Presumably, you are going to be living in your home for a long time, so it is important to do all you can to not only make it look great but also to protect it and make it last.
Unless you live in a neighbourhood where there are limits or by-laws concerning exterior paint colours, the colour you choose is a simply a matter of personal preference. But if you are considering re-sale in upcoming years, it is usually a good idea to stick with something neutral in order to appeal to the most potential buyers.
Typical choices for exterior paint are flat and satin, with satin becoming increasingly popular because it tends to last longer and it is easier to clean. The drawback to satin paint however is that it does not hide flaws as well as flat paint does.
Your home’s paint job is more than just aesthetic. It also helps to protect the material underneath. When done correctly, an exterior paint job can go a long way toward protecting your exterior walls from intruding moisture. This of course, can save you costly repair bills down the road.
Generally speaking, a home’s exterior should be re-painted every five to ten years. Telltale signs that it is time to repaint include fading, chalking, peeling, blistering and hairline cracks.
If the surface in question has not been painted before, it is a good idea to use a quality sealer or primer followed by two coats of exterior paint.

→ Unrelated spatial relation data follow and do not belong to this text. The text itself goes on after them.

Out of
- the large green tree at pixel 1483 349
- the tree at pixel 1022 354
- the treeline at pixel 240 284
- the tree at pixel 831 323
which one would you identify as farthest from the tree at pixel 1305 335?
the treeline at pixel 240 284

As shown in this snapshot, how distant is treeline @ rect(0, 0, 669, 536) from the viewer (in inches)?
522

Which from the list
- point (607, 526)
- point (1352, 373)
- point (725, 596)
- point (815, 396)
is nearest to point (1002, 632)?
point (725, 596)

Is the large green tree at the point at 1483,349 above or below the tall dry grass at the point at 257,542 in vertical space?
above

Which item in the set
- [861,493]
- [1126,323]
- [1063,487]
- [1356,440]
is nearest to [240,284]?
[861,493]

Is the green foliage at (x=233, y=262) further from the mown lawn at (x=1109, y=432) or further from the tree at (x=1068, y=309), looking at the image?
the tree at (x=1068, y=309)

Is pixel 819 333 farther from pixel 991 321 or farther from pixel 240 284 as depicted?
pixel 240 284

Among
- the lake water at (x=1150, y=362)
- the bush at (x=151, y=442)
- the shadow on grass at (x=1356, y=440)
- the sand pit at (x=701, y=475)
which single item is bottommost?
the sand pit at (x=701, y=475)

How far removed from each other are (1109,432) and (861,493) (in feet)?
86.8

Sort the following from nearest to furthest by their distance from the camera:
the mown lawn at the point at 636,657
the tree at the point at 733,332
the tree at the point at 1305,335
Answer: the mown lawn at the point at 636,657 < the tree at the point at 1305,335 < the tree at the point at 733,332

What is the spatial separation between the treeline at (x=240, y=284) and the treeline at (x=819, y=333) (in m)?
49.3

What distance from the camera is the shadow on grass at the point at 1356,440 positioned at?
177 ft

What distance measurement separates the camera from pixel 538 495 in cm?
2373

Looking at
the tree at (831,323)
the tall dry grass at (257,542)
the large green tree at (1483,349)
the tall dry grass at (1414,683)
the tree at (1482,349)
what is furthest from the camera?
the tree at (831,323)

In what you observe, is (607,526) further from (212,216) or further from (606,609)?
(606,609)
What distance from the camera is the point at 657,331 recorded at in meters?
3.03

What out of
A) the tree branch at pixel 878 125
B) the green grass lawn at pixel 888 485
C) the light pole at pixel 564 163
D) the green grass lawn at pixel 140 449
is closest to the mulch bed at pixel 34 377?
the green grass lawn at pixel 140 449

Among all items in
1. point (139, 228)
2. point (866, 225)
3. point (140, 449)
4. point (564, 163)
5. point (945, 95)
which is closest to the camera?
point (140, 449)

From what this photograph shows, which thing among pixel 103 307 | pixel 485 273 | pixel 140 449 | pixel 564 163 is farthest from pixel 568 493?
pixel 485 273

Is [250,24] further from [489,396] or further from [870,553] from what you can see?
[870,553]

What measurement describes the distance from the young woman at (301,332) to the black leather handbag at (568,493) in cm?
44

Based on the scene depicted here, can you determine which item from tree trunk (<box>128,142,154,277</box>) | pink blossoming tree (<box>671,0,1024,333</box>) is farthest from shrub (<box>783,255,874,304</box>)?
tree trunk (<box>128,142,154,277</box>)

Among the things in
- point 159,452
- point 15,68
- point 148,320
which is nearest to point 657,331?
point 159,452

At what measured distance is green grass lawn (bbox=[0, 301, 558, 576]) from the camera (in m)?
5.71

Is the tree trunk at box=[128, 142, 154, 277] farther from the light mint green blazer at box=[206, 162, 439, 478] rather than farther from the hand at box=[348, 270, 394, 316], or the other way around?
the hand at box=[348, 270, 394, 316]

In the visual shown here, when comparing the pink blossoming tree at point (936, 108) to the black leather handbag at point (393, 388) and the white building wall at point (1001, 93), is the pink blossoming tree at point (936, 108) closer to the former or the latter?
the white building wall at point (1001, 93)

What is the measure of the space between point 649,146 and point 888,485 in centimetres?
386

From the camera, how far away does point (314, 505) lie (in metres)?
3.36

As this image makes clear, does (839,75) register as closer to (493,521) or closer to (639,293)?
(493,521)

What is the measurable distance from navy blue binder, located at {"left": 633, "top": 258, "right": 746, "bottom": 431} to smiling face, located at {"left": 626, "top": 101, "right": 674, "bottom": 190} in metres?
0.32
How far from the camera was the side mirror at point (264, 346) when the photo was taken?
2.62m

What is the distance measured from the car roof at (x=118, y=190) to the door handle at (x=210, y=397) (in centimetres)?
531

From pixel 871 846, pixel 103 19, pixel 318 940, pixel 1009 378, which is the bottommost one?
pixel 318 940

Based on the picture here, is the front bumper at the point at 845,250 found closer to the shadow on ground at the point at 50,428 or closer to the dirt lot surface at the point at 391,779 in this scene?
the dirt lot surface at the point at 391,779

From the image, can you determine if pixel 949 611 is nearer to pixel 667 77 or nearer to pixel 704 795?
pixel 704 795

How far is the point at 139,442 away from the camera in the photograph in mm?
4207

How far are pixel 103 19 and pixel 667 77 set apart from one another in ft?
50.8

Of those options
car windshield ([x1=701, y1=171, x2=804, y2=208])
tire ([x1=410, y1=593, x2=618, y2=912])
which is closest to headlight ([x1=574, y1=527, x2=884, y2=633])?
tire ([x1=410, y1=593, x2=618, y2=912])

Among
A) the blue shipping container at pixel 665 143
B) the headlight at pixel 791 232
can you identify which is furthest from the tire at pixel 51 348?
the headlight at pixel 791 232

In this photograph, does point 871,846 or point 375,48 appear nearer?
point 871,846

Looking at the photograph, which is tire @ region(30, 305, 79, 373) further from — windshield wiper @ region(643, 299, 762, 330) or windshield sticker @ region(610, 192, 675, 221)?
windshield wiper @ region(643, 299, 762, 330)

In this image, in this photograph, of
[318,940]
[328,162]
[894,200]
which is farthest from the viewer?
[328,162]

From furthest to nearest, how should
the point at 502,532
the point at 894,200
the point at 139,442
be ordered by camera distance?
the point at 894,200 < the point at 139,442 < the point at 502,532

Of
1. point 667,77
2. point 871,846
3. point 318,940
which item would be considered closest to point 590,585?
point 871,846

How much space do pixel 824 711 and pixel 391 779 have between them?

As part of the construction or painting process, any cracks, joints or junctures of the building materials must be properly sealed with a good quality caulk or sealant. If proper care is not taken in this step, moisture could seep into the walls and cause damage, possibly resulting in blistering paint and loss of adhesion.
During the sealing process, special attention should be taken with the following areas: any place where door or window frames meet with stucco; any joints, cracks or splits in masonry or wood as well as all places where masonry joins with the siding.
Sealing is done with a few exceptions however such as the lower edges of wood lap shakes and siding. These are usually left unsealed in order for condensation to be able to escape.
Textured and stucco and other rough surfaces need to be painted to ensure that there are no pin holes that penetrate into the substrate.
Chimneys require special attention. If rain enters the chimney, the water can run down the flue and eventually find its way into cracks in the wall, eventually doing damage to the exterior paint. To prevent this, a rain cap should be installed to reduce the amount of water that can get into the chimney.
In some cases, paint alone may not be enough to bridge cracks in the masonry. In these instances, an elastomeric wall coating may provide better protection.
Your home’s exterior paint job is the first thing that most people will notice about your home, so a quality job is important. More than that, however your exterior paint job protects your home from moisture and the more serious problems that can go along with that. A good exterior paint job therefore serves both form and function.